Thursday, 23 August 2012


When I did my last lino print of this semi-demolished building (blog entry 15 Aug) what I liked best were the simple, single colour images which were actually part of the final print. So in this one I concentrated on the exposed walls with holes and drainpipes and just went for one layer of colour. 

After cutting the image into the lino, I cut it into several sections, inked each with a separate colour and then pieced it back together to print. 

I'm really pleased with this print and may do another run using a range of faded colours.

Sunday, 19 August 2012

Skeletons of Tetleys

More skeletons of Tetley's Brewery. Each room is like a framed miniature.

 In this screen print I wanted to use the shapes and forms of the building whilst not making an obvious representation of it. I like the way that some of the detail crumbles away, just as the building is doing in real life.

Across the road is a row of old terraced houses, bricked up, boarded up and fenced off: presumably also due for demolition. I love this block. Some beautiful features remain and they must once have been splendid but I also have a strange fascination in the pattern of boarding-up materials. Why do the windows all have a white square patch in the middle of the breeze-blocks?

I used my photographs of these houses to create screen prints, overlaying details from one image on another to add to the decaying feel.

The future for the Tetley skeletons: the detailed framed miniatures against the clean lines of the modern buildings behind them.  
Maybe I'll work on something using the new buildings with their regulated patterns of windows and balconies hiding what is behind them and the old building with its grid work of scruffy remains.

Wednesday, 15 August 2012

Demolition at Tetley's

Sad as it is to see places being demolished, I really love the traces left in the process: the patches of colour, the pipework, the holes. I kept passing this building which used to be part of Tetley's brewery in Leeds and one day pulled down a side street to stop and photograph it.
I made a reduction lino print inspired by this building.

This is a process by which you cut marks into the lino, print, cut some more away, print another colour on top of the first, cut further and so on. This is quite scary when you first do it as there's no going back and doing more from the earlier stages if you don't like what you do in the following stages! 

That's what happened here. I prefer the simplicity and sparsity of the single colour prints that I did at each stage to the final print. 

Unfortunately I only kept one print from each stage so if you want to purchase one-offs of the single colour images from this demolition series, you have to snap them up quick!

Monday, 6 August 2012

Nature's jigsaw, Malham

Lino blogging begins!

I love reduction lino printing and the fact that once I've cut away more to print a further colour, there's no going back. It was scary at first but, hey, now it's part of the excitement of building up the image.

This was one of my first lino prints, based on a photo I took of the windows of an apartment block in Montevideo, Uruguay.
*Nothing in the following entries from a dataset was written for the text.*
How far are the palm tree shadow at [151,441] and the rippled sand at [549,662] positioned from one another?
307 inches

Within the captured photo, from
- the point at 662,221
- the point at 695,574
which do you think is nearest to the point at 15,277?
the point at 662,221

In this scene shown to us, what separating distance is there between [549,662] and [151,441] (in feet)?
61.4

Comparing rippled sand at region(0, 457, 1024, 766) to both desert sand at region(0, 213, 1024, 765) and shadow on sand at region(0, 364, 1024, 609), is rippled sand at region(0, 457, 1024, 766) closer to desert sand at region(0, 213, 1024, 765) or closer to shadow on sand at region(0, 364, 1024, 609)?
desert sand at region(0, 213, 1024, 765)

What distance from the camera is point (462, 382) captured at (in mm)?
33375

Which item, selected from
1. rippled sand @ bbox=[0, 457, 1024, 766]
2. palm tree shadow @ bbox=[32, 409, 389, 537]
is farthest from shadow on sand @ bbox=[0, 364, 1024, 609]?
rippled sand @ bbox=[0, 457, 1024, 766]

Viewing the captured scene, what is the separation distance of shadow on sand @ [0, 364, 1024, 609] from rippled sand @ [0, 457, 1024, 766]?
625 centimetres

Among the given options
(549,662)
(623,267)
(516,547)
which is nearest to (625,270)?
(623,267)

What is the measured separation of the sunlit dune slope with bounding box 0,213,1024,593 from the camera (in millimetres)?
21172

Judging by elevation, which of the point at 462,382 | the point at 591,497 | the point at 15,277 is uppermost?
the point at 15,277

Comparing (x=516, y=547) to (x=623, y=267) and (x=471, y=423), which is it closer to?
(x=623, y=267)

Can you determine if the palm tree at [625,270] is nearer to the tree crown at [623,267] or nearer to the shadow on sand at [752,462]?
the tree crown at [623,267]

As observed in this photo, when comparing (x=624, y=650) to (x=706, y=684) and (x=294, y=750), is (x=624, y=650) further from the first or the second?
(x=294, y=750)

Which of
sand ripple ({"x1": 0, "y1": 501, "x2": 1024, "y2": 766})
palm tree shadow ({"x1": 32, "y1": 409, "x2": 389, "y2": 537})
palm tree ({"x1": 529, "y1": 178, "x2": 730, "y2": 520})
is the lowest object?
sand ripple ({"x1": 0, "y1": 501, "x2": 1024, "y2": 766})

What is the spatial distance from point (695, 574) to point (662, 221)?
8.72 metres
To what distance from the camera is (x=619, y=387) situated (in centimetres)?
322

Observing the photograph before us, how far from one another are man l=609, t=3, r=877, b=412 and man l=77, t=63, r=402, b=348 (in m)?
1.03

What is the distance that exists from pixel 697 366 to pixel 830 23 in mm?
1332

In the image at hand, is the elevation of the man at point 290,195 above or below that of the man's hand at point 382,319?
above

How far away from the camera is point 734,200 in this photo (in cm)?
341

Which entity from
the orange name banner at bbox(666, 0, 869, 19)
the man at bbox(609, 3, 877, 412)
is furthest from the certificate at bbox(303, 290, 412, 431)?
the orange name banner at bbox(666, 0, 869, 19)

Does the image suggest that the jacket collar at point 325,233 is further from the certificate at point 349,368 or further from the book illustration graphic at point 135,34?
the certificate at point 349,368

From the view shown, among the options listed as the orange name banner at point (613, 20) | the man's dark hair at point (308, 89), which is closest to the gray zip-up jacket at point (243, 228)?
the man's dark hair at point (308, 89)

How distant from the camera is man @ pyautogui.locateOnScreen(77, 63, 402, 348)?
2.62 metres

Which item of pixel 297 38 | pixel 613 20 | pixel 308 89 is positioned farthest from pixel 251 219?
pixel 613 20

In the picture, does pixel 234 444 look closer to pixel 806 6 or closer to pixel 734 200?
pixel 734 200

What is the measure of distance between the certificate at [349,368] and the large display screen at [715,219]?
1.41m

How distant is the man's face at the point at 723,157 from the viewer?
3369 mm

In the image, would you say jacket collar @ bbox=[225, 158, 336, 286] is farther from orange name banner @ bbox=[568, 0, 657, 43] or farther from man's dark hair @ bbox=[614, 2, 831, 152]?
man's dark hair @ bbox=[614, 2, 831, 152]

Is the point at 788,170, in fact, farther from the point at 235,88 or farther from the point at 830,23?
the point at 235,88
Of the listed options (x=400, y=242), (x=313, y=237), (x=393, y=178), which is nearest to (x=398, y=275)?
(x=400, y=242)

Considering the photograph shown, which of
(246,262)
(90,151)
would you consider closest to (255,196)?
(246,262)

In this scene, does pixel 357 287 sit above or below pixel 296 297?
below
It was surrounded by many elegant, beautiful buildings but I was attracted to the grid-like structure of this building that most people would probably just dismiss as ugly and unprepossessing. Each window was like a mini composition.

In my next print I worked with the shapes of the air-conditioning units adorning the windows. Again, something not seen as attractive by many people but just take in their little sculptural values next time you see some! 

In Rosario, Argentina, the top of the memorial to the national flag provided me with a fabulous view of the Parana river, the town and, above all, another apartment block. This one had row upon row of blinds catching the sunlight.

I like the fact that, as in many of my prints, the source of my inspiration is not obvious.